[WRITTEN EXERCISE]
Count the lines in the listing below that contain the string "locateOnScreen", and reply with the number alone.

** start ENTRIES SHOWN **

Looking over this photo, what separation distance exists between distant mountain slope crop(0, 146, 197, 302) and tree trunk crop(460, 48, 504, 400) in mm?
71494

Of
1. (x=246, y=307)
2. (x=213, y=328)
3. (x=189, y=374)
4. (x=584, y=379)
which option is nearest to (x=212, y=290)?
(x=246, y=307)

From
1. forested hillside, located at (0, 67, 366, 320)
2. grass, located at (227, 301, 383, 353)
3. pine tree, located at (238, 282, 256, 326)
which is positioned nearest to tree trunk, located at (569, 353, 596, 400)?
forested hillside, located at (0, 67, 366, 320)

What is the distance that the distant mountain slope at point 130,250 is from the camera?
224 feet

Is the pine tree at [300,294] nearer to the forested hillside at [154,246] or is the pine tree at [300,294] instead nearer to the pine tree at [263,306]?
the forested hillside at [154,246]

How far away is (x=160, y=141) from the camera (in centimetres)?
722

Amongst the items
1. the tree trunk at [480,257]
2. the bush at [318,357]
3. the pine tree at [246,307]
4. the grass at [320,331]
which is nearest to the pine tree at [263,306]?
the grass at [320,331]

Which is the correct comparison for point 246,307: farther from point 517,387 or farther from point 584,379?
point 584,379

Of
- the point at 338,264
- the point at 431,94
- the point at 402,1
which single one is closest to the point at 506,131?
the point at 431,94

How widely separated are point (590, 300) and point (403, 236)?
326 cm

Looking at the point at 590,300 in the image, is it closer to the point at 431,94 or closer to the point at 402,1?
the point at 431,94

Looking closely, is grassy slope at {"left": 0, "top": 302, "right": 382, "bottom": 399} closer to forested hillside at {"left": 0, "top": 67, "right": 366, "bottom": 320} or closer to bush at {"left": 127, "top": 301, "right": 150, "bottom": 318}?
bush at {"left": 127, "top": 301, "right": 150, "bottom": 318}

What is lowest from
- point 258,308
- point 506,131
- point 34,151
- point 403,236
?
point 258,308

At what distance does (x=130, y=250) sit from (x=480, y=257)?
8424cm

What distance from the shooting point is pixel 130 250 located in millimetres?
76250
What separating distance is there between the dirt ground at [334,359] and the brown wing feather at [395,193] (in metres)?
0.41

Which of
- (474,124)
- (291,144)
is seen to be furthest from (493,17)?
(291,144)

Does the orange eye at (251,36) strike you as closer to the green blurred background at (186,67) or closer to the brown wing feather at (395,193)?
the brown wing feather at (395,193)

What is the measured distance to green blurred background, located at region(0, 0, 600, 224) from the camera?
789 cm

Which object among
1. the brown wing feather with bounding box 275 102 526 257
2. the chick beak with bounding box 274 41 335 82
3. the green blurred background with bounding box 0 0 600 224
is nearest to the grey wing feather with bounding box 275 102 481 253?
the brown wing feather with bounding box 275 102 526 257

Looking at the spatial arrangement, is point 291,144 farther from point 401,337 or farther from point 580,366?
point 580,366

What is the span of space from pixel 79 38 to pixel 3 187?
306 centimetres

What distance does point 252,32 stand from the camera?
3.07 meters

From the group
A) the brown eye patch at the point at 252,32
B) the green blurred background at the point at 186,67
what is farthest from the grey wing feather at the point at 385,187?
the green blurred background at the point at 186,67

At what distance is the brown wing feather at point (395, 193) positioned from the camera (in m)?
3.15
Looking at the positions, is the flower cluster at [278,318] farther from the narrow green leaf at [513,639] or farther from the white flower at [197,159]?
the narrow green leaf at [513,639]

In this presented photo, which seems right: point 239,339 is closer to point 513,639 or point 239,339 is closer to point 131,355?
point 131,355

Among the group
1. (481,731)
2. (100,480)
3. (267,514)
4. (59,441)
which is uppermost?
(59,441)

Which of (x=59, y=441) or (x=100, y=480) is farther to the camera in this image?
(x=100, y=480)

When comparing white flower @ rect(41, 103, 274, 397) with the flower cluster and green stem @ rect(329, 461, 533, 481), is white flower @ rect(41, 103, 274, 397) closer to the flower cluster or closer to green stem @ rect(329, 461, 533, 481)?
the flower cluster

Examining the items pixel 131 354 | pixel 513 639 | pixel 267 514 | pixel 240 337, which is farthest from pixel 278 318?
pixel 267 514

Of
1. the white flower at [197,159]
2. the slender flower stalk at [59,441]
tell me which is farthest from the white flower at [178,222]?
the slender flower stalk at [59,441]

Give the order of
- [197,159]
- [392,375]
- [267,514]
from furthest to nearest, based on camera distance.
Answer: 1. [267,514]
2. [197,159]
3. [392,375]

** end ENTRIES SHOWN **
** start ENTRIES SHOWN **

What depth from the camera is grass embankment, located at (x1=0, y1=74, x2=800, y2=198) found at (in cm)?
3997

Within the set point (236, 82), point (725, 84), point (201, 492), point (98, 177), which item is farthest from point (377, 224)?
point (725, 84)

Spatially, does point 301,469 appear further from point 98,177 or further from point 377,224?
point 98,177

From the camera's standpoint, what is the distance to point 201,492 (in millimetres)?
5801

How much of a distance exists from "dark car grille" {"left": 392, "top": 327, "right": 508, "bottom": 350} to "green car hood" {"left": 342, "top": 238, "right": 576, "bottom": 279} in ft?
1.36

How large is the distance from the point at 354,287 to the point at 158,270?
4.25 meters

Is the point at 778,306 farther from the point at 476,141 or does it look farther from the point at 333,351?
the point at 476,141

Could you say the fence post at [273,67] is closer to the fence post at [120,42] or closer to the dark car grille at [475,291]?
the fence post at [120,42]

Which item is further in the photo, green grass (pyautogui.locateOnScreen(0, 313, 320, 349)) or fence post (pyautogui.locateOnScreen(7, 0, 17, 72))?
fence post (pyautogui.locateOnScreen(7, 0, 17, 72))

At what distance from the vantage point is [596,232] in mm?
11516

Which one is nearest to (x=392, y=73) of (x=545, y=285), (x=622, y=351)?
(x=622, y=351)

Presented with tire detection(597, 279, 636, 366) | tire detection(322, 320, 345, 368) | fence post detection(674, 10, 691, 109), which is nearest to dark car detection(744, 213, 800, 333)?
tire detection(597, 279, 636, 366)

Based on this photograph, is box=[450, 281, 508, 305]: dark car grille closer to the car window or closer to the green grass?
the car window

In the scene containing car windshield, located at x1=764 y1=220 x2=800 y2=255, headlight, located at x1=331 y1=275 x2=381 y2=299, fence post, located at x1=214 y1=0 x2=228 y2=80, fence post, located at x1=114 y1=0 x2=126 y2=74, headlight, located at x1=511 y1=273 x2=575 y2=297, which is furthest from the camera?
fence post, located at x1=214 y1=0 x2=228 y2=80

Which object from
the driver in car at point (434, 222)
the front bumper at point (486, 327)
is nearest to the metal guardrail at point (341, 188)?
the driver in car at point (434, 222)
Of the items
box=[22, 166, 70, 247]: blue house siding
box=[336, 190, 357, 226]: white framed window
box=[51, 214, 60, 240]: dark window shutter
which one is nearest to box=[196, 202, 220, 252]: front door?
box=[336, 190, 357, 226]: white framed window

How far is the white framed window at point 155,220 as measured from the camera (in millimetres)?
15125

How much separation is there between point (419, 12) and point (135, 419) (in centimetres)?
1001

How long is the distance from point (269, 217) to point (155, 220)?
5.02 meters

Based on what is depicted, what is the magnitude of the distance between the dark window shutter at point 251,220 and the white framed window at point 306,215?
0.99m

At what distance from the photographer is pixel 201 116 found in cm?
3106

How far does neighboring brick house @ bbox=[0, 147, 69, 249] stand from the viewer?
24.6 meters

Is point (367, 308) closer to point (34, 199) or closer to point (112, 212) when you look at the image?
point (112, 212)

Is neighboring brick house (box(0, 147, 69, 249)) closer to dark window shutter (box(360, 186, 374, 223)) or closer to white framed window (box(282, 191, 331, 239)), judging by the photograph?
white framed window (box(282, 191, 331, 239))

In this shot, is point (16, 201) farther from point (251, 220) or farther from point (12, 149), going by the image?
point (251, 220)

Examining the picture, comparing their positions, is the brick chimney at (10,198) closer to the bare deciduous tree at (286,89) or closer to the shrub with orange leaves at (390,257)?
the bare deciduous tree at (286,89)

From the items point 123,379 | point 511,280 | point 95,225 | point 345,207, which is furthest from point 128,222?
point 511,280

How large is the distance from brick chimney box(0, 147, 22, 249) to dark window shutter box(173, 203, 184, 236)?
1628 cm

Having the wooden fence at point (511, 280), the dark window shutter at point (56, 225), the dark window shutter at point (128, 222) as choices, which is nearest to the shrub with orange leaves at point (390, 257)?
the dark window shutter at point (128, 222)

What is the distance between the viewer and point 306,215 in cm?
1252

** end ENTRIES SHOWN **

[SOLUTION BELOW]
2